But yeah, of course you're right. There's no licensing schema that will force HelloGames to disallow users from creating universe instances on their own computer, or a different server of their choice. If it was, it would have to be tied to an existing service ecosystem, for example. Although even if it ran on MS Exchange ... hehe, sorry... even if it ran on Exchange, it would probably not be illegal to use parts of the foundation and license the use of that as a separate product tied to this particular release. It'd cost money, but it wouldn't be anything actually preventing you from deploying it in a different usage-scenario.

What is very typical, though, is that you tend to leverage existing snippets of code that does something in a particular way, and end up favoring similar solutions compared to what has been used before. And it's not like it makes a lot of sense to spend time on creating anything complex or serverless for maintaining the universe status, like a cross-platform cluster-distribution of names for creatures and general exploration status.

Not that it would take a huge amount of effort to do it, but you would essentially spending time on something that removes or "unprotects" the distributor's statistics and user-status. And if you want to deploy this on consoles, you would have to go through the console-makers' conventions as well. So since we're talking about Sony here, this is something you would likely have had to plan several years in advance. Like people mention, the always on model's main purpose is to log how much time people spend on certain games, to have something to go on when it comes to user-base and future purchases and interests of such and such players. And it gives "value" to the title in form of documenting that people spend so and so much time on it.

Having deployment control is really a very secondary concern...

In the same way, that multiplayer games tend to be routed through a server-side service is actually not a very efficient way to do it, or a very solid way to make sure users get a stable service. In fact, there's nothing nefarious about why MMO games tend have all their communication routed through a status server, where the account is updated fifteen times every second, etc. Instead it's usually because the developer just don't care to plan for when they actually would need to run account syncs. I.e., let the players spend in-game currency and earn events offline for hours and hours, and then validate local content to the server during transactions or syncs - perfectly possible. But it would put certain limitations on when interactions between online players could take place. So why not just have some application phone home every second, and log your every step on the server, right? No one minds until the servers burst and the entire network is dead because someone overloaded a node in a particular region at, say, peak hours.

Take Battlefield, for example - brilliant example...

Anyway - about No Man's Sky: so let's assume that it makes sense to have a central universe server where everyone post their naming of the planets and the species, and log in their progress. And where trade prices and gear (new gear, updates even, universe maintenance, patching, faction movement, genocides, wars, ecological disasters, space station progress, etc.) would be run through, for all active users.

____________________

Requirements:
- A) Reproduce the passage from the post about game servers, starting with "Anyway - about" and going on through "all active users.".
- B) According to the post about game servers, what is the main purpose of the always-on model?

Provided data:

____________________

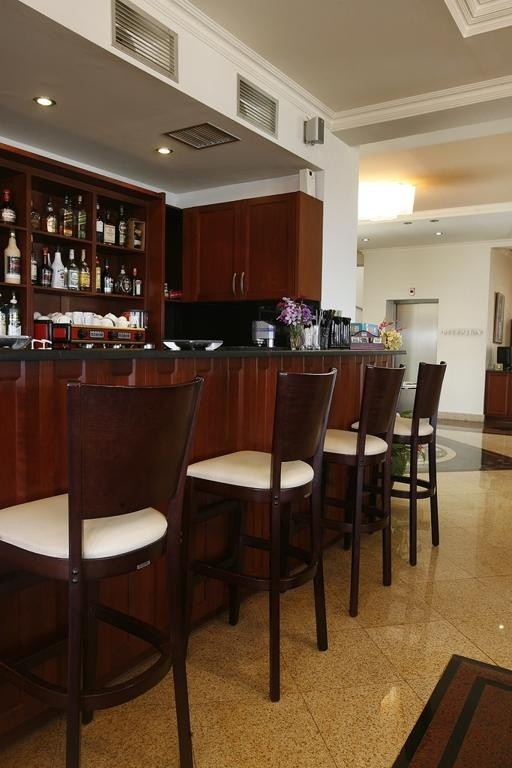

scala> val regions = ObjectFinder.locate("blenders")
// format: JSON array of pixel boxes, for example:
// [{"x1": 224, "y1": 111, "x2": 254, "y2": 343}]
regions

____________________

Task answers:
- A)
Anyway - about No Man's Sky: so let's assume that it makes sense to have a central universe server where everyone post their naming of the planets and the species, and log in their progress. And where trade prices and gear (new gear, updates even, universe maintenance, patching, faction movement, genocides, wars, ecological disasters, space station progress, etc.) would be run through, for all active users.

- B) Its main purpose is to log how much time people spend on certain games.